Stepping out of the car on 6th St., I was greeted by a myriad of men and women chattering in Somali and other foreign languages. I turned onto Cedar Ave., then into Tam-Tam’s African Restaurant – a safe haven from the cluttered crowds outside.
The restaurant’s ambiance is peaceful, with muted lighting and a red and burgundy-tiled ceiling. The tables are a deep, rich mahogany and the scent of African spices hangs in the air. The liveliness of the exterior failed to find its way inside; at 5:30 pm on a Friday the restaurant was empty.
Tam-Tam’s menu reflects all of Africa – stretching from Ethiopia to the West Coast, and their selection is quite good.
To start, I ordered lentil Sambosa, which costs $2.50. The flaky triangular pastry was served with lemon and, upon request, a tick red hot sauce. With the condiments, the Sambosa’s flavor potential was unlocked, flooding my mouth with rich flavors and spice.
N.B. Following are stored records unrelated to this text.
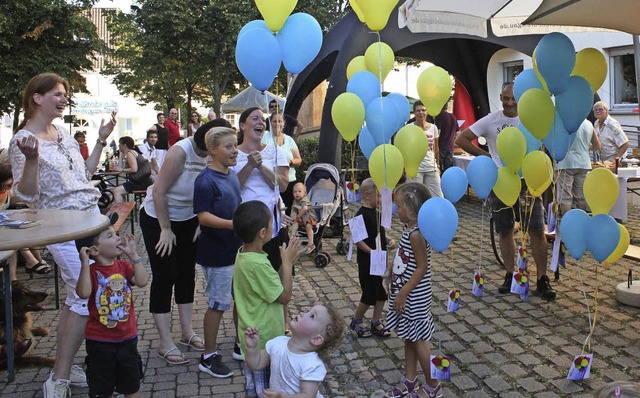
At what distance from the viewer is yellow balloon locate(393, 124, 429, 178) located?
4.14 m

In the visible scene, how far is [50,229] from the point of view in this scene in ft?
9.25

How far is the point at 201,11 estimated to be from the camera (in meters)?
22.5

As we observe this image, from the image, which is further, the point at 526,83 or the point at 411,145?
the point at 526,83

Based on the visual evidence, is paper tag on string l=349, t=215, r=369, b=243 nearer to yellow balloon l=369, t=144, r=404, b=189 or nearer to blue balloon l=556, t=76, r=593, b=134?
yellow balloon l=369, t=144, r=404, b=189

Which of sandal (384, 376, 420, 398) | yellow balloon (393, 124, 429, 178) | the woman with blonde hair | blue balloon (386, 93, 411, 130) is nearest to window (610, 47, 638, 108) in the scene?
blue balloon (386, 93, 411, 130)

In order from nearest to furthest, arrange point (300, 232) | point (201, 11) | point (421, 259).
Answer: point (421, 259)
point (300, 232)
point (201, 11)

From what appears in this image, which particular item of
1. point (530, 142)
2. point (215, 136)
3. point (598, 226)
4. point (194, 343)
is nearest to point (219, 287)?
point (194, 343)

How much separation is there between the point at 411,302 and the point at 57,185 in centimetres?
236

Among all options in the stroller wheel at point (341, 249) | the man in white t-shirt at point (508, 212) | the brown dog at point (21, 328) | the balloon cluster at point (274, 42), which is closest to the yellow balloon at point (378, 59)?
the balloon cluster at point (274, 42)

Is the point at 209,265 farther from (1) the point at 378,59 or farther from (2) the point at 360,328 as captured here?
(1) the point at 378,59

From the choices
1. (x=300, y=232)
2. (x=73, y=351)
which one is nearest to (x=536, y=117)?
(x=73, y=351)

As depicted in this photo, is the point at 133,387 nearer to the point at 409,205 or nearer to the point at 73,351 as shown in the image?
the point at 73,351

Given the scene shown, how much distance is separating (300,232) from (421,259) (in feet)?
13.6

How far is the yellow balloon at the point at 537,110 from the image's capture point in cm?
421
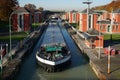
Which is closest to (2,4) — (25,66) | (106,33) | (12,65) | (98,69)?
(106,33)

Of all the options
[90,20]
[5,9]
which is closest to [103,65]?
[90,20]

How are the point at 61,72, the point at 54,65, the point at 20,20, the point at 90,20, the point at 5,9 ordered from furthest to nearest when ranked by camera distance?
the point at 20,20 < the point at 5,9 < the point at 90,20 < the point at 61,72 < the point at 54,65

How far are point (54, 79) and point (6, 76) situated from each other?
16.0ft

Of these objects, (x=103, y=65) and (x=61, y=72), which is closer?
(x=103, y=65)

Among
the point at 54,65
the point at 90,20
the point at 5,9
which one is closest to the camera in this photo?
the point at 54,65

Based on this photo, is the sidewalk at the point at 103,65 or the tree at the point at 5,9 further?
the tree at the point at 5,9

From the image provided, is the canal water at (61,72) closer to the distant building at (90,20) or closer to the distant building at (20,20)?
the distant building at (90,20)

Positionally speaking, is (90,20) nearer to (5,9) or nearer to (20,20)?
(20,20)

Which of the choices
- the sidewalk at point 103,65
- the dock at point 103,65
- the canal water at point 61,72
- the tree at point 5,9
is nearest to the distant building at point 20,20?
the tree at point 5,9

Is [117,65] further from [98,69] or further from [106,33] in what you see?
[106,33]

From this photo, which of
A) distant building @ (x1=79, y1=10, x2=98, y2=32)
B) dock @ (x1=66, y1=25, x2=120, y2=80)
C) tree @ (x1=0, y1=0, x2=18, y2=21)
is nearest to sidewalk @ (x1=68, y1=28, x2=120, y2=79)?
dock @ (x1=66, y1=25, x2=120, y2=80)

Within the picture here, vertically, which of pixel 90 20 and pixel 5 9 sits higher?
pixel 5 9

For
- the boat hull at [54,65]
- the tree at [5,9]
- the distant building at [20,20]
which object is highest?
the tree at [5,9]

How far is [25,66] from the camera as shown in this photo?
32.4 meters
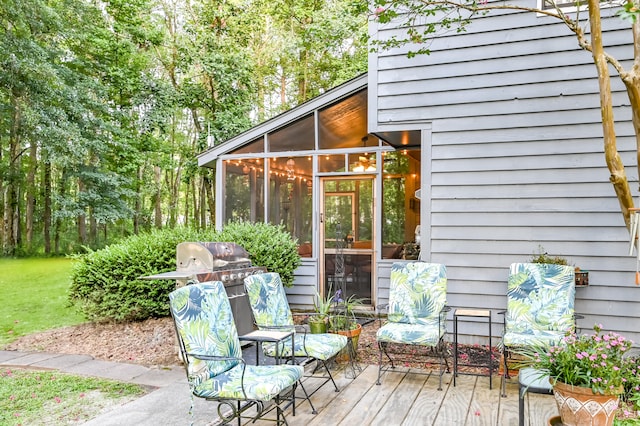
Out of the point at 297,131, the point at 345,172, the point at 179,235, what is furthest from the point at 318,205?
the point at 179,235

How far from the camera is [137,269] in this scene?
232 inches

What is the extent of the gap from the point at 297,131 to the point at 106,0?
9531mm

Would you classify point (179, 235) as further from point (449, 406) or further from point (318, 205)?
point (449, 406)

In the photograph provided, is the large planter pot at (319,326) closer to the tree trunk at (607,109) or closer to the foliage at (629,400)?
the foliage at (629,400)

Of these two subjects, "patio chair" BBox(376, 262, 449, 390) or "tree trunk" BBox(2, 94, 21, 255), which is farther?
"tree trunk" BBox(2, 94, 21, 255)

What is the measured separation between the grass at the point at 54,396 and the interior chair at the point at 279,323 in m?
1.26

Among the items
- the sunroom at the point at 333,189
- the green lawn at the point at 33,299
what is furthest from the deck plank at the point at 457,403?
the green lawn at the point at 33,299

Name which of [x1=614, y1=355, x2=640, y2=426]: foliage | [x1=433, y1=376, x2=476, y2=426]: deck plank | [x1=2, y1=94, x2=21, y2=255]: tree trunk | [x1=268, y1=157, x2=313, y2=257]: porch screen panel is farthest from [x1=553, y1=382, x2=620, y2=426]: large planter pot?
[x1=2, y1=94, x2=21, y2=255]: tree trunk

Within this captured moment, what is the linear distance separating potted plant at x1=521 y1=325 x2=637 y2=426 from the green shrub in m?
4.11

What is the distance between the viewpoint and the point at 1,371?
4.53 meters

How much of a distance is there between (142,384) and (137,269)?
7.09 ft

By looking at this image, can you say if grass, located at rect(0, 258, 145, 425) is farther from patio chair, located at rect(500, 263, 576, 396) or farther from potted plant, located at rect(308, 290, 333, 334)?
patio chair, located at rect(500, 263, 576, 396)

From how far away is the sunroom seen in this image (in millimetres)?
6805

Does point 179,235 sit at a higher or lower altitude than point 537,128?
lower
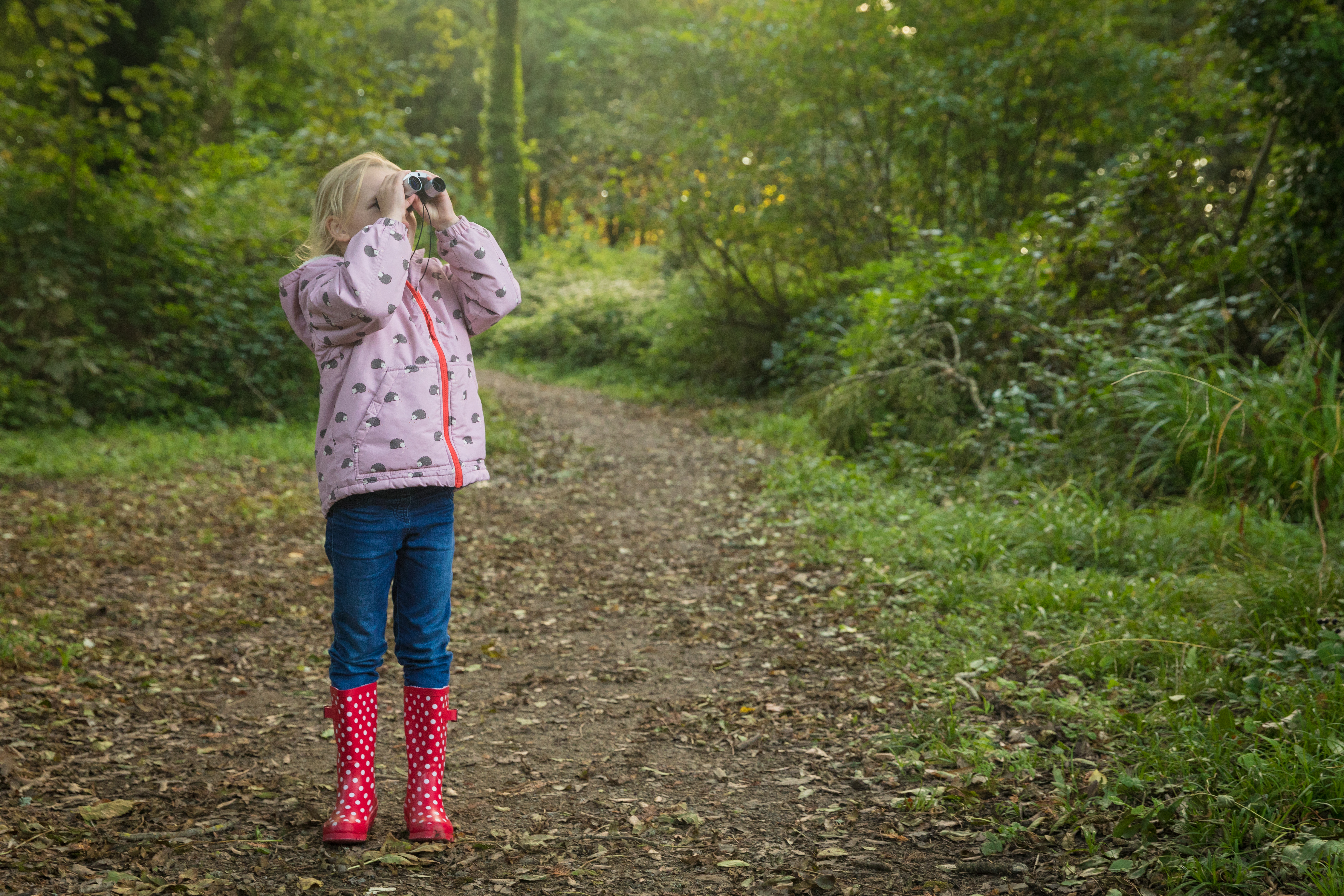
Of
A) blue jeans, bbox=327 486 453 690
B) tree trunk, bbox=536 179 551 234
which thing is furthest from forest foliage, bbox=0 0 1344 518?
tree trunk, bbox=536 179 551 234

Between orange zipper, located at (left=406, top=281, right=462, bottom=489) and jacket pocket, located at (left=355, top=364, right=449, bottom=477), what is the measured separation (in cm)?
1

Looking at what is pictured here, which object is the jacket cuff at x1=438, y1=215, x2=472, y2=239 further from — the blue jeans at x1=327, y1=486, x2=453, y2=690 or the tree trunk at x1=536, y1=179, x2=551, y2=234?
the tree trunk at x1=536, y1=179, x2=551, y2=234

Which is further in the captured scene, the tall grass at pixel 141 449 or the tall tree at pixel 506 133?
the tall tree at pixel 506 133

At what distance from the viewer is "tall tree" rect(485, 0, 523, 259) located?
59.9ft

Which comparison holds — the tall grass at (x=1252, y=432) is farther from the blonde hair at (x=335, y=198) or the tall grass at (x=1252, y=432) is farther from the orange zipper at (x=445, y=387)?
the blonde hair at (x=335, y=198)

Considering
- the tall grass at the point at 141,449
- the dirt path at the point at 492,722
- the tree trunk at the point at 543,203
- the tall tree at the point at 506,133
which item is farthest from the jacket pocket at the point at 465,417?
the tree trunk at the point at 543,203

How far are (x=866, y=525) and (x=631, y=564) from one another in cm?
146

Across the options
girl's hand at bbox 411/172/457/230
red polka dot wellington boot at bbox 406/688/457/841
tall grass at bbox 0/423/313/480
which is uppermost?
girl's hand at bbox 411/172/457/230

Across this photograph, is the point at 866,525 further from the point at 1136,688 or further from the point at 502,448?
the point at 502,448

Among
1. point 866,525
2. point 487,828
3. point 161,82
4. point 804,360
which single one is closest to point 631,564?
point 866,525

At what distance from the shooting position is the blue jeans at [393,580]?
2.42 meters

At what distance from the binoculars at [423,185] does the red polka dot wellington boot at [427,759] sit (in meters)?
1.37

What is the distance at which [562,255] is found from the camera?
20.0 m

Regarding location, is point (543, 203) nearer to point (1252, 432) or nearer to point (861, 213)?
point (861, 213)
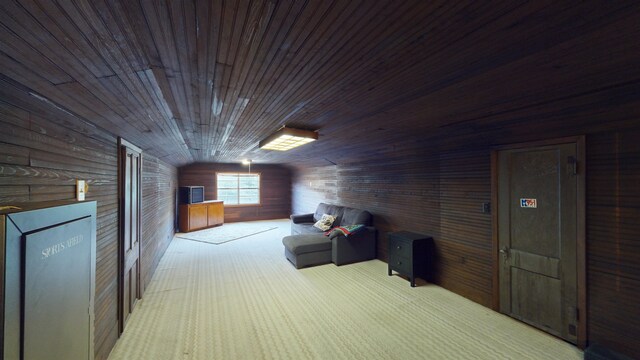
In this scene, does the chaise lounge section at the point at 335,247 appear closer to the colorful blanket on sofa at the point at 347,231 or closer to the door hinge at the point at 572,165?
the colorful blanket on sofa at the point at 347,231

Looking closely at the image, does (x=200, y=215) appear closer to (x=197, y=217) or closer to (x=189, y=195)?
(x=197, y=217)

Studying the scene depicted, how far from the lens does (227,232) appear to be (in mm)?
7531

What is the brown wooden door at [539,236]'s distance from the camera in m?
2.39

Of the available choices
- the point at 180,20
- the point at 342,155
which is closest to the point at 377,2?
the point at 180,20

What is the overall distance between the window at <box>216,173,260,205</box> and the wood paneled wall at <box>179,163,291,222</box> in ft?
0.60

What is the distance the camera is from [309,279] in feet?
13.1

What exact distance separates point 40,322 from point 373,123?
112 inches

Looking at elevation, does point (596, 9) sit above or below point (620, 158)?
above

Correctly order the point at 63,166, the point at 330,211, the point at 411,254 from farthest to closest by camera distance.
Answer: the point at 330,211 → the point at 411,254 → the point at 63,166

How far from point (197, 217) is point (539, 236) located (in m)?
8.00

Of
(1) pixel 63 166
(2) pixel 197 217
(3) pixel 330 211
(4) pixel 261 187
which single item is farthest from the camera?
(4) pixel 261 187

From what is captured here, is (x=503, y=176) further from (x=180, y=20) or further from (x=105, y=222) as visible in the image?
(x=105, y=222)

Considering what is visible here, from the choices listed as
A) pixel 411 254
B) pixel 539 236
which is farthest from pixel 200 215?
pixel 539 236

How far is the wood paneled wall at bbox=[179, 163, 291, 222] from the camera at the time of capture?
8.80m
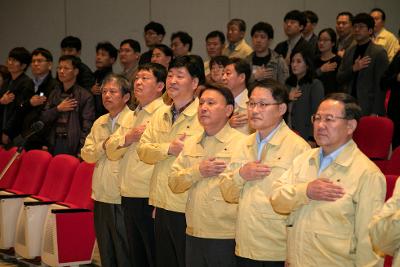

For an entrée, I figured the signature dish, Tam-Tam Stew (for 10.49), would be the best choice. The plate comes with two different starch options, and I chose rice and steamed plantains. The stew was seasoned well, with a decent amount of spice (not too spicy despite the fact that it was ordered “very hot.”) The chicken is served on the bone, but it’s tender enough to slide right off.
The West Bank is full of hidden treasures, just waiting for you to discover and devour. Tam-Tam’s is a nice introduction to pan-African cuisine, though it is a little pricey for a college student’s budget.